Like 2016’s Doom, this is a shooter that expects you to internalize enemy patterns to the point where you can efficiently, almost unconsciously, adjust your tactics to suit the situation and the enemy. That means knowing at a glance what to prioritize and what to ignore. (Thus, whenever a Bastion — a small, flying contraption that flies behind and shields much larger enemies — appears, kill it ASAP.)
The environments in Gears 5 are gorgeous. So luminous is the red sand in the game’s Act 3 desert level that it reminded me of the lovely saturated colors in the BBC’s “Planet Earth II.” It also, oddly, made me think of red velvet cake.
Although I encountered a couple of glitches, the overall performance of the game running on the Xbox One X is remarkable. Frame drops are incredibly rare despite the profusion of effects that occur in the most intense combat situations. The Gears of War games have always been technical showcases, and this one extends the tradition.
I did not have the chance to dive deep into Gears 5’s multiplayer modes due to the limited number of players on the servers during the prelaunch period. But my friend and I did play a few rounds of Escape, the new cooperative mode that pushes to the fore the series’ roots in the survival horror genre.

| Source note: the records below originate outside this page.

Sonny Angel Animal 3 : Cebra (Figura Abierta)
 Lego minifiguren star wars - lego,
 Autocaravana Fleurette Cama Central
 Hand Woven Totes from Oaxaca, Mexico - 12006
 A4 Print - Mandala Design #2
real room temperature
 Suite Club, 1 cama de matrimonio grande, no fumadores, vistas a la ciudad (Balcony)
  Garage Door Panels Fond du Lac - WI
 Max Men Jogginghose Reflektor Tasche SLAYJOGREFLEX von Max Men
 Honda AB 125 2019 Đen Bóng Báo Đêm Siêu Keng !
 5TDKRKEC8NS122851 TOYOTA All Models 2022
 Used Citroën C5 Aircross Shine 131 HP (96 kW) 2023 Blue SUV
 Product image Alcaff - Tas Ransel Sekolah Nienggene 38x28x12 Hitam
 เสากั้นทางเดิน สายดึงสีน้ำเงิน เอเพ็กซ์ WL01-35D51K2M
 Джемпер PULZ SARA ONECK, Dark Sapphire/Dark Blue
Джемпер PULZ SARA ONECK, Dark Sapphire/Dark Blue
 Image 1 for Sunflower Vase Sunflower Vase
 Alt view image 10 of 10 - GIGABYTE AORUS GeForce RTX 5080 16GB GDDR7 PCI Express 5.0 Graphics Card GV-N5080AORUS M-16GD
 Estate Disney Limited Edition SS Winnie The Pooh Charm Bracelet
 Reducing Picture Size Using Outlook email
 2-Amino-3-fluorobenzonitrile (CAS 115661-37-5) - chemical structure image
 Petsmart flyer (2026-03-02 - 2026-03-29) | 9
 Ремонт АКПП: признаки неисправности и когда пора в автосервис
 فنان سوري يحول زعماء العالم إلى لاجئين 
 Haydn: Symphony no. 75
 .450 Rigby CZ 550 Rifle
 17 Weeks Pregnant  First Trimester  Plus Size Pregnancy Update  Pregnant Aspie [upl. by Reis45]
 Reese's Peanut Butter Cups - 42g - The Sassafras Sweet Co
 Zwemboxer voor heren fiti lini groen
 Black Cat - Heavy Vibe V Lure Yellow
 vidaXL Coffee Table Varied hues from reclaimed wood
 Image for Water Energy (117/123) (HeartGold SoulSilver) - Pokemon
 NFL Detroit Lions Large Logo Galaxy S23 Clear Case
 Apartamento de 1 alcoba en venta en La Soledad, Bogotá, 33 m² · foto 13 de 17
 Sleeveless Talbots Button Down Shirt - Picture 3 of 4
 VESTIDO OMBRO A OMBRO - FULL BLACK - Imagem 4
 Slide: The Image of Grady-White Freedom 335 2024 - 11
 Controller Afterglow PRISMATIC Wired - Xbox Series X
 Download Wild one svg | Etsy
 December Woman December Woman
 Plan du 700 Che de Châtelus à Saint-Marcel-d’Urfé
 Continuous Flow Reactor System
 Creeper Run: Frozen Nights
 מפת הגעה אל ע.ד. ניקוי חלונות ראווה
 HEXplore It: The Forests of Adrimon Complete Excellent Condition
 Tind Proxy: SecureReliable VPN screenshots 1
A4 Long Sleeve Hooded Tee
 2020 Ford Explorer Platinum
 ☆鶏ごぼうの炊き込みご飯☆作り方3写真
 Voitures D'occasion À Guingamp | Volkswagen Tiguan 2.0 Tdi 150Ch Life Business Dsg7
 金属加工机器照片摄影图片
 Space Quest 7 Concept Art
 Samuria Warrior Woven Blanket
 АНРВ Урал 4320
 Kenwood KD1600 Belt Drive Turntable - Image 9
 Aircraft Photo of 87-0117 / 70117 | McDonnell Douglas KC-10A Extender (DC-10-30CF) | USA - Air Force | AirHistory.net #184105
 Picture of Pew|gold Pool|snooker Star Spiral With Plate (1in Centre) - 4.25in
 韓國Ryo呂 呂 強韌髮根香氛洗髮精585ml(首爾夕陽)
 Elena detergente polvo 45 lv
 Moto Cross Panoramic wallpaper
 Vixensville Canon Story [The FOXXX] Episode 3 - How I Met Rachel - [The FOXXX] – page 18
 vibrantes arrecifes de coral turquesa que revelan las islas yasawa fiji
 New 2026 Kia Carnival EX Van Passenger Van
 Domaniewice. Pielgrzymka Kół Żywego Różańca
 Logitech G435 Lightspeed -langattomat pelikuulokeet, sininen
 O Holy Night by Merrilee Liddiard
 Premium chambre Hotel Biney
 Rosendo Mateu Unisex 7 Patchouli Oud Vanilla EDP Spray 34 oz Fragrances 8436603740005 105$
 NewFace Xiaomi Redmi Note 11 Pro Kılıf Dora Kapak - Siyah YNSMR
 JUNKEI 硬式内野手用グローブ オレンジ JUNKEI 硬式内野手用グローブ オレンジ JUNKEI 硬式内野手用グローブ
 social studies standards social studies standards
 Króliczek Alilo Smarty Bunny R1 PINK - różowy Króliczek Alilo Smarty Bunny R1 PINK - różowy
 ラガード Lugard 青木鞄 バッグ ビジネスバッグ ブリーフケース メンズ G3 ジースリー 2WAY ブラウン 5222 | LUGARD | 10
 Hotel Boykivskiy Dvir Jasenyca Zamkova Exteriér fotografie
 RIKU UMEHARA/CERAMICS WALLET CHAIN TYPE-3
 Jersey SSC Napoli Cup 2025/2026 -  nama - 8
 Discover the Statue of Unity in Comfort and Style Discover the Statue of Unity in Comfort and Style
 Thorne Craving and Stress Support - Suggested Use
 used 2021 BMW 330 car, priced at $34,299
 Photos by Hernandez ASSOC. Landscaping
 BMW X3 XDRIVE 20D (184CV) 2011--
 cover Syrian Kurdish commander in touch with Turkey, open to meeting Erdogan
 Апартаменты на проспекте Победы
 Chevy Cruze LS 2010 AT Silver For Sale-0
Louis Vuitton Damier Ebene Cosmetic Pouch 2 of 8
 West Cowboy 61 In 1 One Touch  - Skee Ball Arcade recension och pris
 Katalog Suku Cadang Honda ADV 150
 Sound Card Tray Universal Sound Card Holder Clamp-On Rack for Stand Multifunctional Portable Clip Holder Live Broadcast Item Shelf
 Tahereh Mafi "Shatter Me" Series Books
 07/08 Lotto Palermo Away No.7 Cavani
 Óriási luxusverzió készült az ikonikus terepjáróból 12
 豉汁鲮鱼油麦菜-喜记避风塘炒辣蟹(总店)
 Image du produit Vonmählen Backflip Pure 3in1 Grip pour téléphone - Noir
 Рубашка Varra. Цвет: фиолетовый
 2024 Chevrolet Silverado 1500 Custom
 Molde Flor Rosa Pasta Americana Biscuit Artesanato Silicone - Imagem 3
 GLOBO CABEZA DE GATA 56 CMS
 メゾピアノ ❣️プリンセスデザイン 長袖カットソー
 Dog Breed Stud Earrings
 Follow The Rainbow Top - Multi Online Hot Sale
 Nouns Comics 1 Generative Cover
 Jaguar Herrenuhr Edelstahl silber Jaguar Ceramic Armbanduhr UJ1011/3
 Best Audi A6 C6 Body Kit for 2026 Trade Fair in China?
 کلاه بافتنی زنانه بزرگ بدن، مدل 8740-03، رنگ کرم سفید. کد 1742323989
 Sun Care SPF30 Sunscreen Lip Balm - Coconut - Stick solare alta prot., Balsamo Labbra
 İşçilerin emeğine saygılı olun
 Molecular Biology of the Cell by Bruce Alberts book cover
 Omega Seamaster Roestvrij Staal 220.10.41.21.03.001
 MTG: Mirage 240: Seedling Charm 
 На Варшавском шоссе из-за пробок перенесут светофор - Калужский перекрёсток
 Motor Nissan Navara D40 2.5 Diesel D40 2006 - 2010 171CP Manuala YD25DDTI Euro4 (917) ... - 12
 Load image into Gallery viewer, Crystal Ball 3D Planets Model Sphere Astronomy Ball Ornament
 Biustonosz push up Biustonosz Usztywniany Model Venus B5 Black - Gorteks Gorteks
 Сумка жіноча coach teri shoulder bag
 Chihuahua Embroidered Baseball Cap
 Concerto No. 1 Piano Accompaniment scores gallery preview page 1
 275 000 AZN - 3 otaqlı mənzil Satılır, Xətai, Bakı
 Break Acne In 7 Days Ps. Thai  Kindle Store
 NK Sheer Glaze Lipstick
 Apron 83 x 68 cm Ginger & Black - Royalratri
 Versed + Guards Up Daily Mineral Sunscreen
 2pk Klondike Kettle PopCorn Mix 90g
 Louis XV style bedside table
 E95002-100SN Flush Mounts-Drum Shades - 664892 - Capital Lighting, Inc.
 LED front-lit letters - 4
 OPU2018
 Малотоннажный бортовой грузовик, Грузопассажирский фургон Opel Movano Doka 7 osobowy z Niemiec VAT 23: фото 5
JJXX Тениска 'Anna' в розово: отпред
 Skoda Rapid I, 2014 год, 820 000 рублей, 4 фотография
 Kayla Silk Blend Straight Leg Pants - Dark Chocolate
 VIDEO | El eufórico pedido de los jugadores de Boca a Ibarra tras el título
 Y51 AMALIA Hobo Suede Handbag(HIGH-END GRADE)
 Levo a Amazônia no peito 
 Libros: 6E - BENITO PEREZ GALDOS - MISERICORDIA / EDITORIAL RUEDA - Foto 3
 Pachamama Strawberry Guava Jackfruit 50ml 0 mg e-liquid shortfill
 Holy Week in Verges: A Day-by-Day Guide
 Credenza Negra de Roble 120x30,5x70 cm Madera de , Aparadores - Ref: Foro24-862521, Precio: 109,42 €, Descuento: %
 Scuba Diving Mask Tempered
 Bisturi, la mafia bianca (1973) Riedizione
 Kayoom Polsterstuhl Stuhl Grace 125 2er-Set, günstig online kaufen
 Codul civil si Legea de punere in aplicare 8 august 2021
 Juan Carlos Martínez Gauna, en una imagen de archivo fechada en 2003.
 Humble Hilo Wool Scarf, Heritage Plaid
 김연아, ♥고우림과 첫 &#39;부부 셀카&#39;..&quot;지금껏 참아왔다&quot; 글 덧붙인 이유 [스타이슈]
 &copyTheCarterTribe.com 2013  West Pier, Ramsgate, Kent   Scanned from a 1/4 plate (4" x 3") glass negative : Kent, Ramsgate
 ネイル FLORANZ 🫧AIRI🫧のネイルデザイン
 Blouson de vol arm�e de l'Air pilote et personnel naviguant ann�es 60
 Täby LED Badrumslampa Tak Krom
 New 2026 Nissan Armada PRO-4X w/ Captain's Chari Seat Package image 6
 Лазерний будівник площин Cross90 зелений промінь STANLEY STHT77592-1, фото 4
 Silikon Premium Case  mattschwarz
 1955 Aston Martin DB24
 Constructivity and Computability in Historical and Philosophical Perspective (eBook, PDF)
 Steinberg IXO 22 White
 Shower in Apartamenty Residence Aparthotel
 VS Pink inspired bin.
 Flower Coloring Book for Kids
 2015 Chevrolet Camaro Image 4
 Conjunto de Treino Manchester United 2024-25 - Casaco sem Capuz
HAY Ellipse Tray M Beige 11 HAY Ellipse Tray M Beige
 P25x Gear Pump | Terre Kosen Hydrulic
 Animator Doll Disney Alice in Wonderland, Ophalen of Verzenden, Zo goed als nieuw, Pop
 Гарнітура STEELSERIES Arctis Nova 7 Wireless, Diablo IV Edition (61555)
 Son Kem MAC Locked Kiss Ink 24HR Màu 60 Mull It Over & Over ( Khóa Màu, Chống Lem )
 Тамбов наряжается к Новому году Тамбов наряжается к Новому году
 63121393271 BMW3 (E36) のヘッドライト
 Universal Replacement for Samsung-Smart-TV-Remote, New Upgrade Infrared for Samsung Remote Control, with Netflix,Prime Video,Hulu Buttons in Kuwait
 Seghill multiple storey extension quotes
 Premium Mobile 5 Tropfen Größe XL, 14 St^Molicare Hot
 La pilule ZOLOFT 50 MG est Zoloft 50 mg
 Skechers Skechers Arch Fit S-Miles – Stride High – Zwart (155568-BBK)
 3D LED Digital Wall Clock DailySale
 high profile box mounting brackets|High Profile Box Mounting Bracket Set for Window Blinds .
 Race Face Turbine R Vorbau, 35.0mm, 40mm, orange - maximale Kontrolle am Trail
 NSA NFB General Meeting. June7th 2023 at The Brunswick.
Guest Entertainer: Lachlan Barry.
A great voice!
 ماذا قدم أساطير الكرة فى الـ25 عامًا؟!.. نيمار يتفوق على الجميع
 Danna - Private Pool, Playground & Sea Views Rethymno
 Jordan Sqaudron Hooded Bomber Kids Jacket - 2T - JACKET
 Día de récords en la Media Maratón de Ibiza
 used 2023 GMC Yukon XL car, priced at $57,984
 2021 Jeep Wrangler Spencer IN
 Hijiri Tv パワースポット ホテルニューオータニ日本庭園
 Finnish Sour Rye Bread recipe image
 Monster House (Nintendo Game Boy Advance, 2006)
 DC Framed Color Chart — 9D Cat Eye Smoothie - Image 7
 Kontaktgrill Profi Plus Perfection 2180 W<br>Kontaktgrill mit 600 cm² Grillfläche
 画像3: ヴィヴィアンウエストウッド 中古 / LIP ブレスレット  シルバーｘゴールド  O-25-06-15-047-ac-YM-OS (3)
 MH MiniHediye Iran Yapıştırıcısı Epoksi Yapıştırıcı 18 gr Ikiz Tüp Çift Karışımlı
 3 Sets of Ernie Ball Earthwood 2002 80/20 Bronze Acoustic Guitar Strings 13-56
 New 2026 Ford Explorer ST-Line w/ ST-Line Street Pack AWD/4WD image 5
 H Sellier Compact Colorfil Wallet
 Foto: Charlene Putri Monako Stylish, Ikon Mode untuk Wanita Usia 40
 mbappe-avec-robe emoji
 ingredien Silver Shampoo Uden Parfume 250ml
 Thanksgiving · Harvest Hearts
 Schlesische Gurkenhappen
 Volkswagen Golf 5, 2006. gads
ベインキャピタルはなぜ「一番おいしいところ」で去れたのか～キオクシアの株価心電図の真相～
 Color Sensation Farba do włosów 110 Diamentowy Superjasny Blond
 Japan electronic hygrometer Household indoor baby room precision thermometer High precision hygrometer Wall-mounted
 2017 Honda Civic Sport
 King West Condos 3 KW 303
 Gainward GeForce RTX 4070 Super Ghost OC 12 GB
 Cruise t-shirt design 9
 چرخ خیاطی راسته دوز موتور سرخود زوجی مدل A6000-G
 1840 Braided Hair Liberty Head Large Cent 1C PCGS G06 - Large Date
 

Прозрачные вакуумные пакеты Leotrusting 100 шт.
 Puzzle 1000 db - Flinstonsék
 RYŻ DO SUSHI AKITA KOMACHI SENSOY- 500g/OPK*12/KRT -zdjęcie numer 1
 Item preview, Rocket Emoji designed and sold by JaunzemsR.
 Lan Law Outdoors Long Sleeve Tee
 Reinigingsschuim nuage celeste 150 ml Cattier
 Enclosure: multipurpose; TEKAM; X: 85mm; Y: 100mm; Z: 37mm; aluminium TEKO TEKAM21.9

In Escape, you play an intrepid saboteur. At the start of each match, a Snatcher, a large reddish-pink alien with a droopy stomach, swallows and then deposits your body in a pod back in its hive. After your character escapes the pod and plants a bomb, it’s up to you to vacate the area as fast as possible. Weapons and ammo are scarce, which means you must weigh the value of engaging in a firefight against high-tailing it past enemies that can be outmaneuvered.
It’s a fun mode due to its frantic pacing, but I wonder if it will inspire the sort of long-term engagement that Horde (the cooperative mode in which players face off against waves of enemies), or competitive multiplayer do. In any case, I look forward to trying it out more.
Gears 5 is the rare action game I’d love to play again.